I was able to find some of the datasets on another site where they released their publication. This can be found here: https://link.springer.com/article/10.1007/s11095-020-02876-y. But I was expecting 6 dataset files as found in doc file provided above but I got five which wasn't named correctly. However, when I carried out some data analysis of the files, I have an inituition which file was used for data analysis based on the publication. The notebook can be found here
https://colab.research.google.com/drive/1Q8N8eam513A3NViTfiVqQypZJqOVE93q?usp=sharing
Hi @Richiio !
Indeed, that is the original publisher website, pubmed is just an aggregated of the publications indexed - so you got the data correctly https://link.springer.com/article/10.1007/s11095-020-02876-y#Sec6 The work so far is good, could you please move the notebook to the github repo, and add the files there as well under a folder /data? so we can have everything in the same place.
Next you should clean up the training file to end up with the list of compounds (smiles) and their activity for N.gonorreahe. With that, we can start training the model. But best to do everything on github directly.
Hi @GemmaTuron @HellenNamulinda I have updated my repo on tasks done so far. A brief summary:
To-do
Suggestions
Thanks for the update and explanations @Richiio, can you share the links to the notebooks?

**TASK DIRECTIONS:**
Copy the part of the forum thread between "Indeed, that is" and "the same place.", inclusive.

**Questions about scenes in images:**

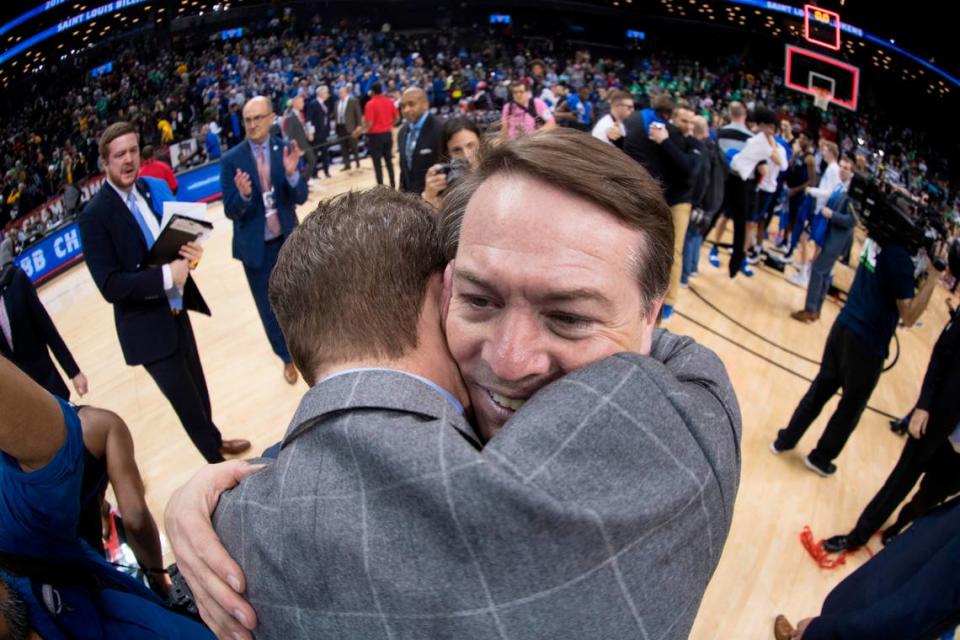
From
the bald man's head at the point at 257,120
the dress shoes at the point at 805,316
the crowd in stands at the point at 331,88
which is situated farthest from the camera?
the dress shoes at the point at 805,316

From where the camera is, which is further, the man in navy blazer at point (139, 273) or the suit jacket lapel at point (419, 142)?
the suit jacket lapel at point (419, 142)

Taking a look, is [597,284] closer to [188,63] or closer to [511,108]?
[511,108]

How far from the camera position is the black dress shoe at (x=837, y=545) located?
115 inches

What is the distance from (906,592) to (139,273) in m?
3.04

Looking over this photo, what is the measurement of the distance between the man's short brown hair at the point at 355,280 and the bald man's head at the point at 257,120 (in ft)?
9.97

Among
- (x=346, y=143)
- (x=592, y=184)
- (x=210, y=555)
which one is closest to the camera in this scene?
(x=210, y=555)

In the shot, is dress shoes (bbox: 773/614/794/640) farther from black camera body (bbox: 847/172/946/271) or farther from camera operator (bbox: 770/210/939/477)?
black camera body (bbox: 847/172/946/271)

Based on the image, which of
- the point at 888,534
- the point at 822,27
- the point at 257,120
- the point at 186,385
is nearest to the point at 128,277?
the point at 186,385

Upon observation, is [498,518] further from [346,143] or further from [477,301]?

**TASK ANSWER:**
Indeed, that is the original publisher website, pubmed is just an aggregated of the publications indexed - so you got the data correctly https://link.springer.com/article/10.1007/s11095-020-02876-y#Sec6 The work so far is good, could you please move the notebook to the github repo, and add the files there as well under a folder /data? so we can have everything in the same place.